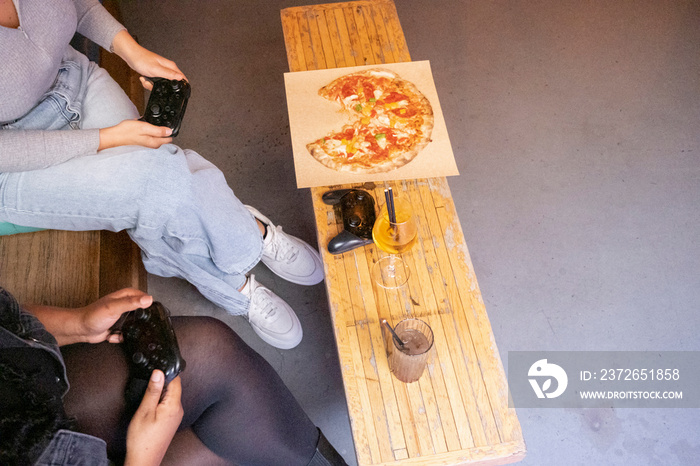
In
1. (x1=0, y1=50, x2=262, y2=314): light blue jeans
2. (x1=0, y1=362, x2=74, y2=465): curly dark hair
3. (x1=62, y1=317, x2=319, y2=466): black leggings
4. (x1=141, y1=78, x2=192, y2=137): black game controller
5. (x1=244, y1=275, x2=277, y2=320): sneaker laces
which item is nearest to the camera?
(x1=0, y1=362, x2=74, y2=465): curly dark hair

━━━━━━━━━━

Exercise task
Pull every line of text from the items above and reproduce it unchanged, leaving out the pictures.

Output for this task
In
1. (x1=0, y1=50, x2=262, y2=314): light blue jeans
2. (x1=0, y1=362, x2=74, y2=465): curly dark hair
3. (x1=62, y1=317, x2=319, y2=466): black leggings
4. (x1=141, y1=78, x2=192, y2=137): black game controller
5. (x1=244, y1=275, x2=277, y2=320): sneaker laces
which item is nearest to the camera?
(x1=0, y1=362, x2=74, y2=465): curly dark hair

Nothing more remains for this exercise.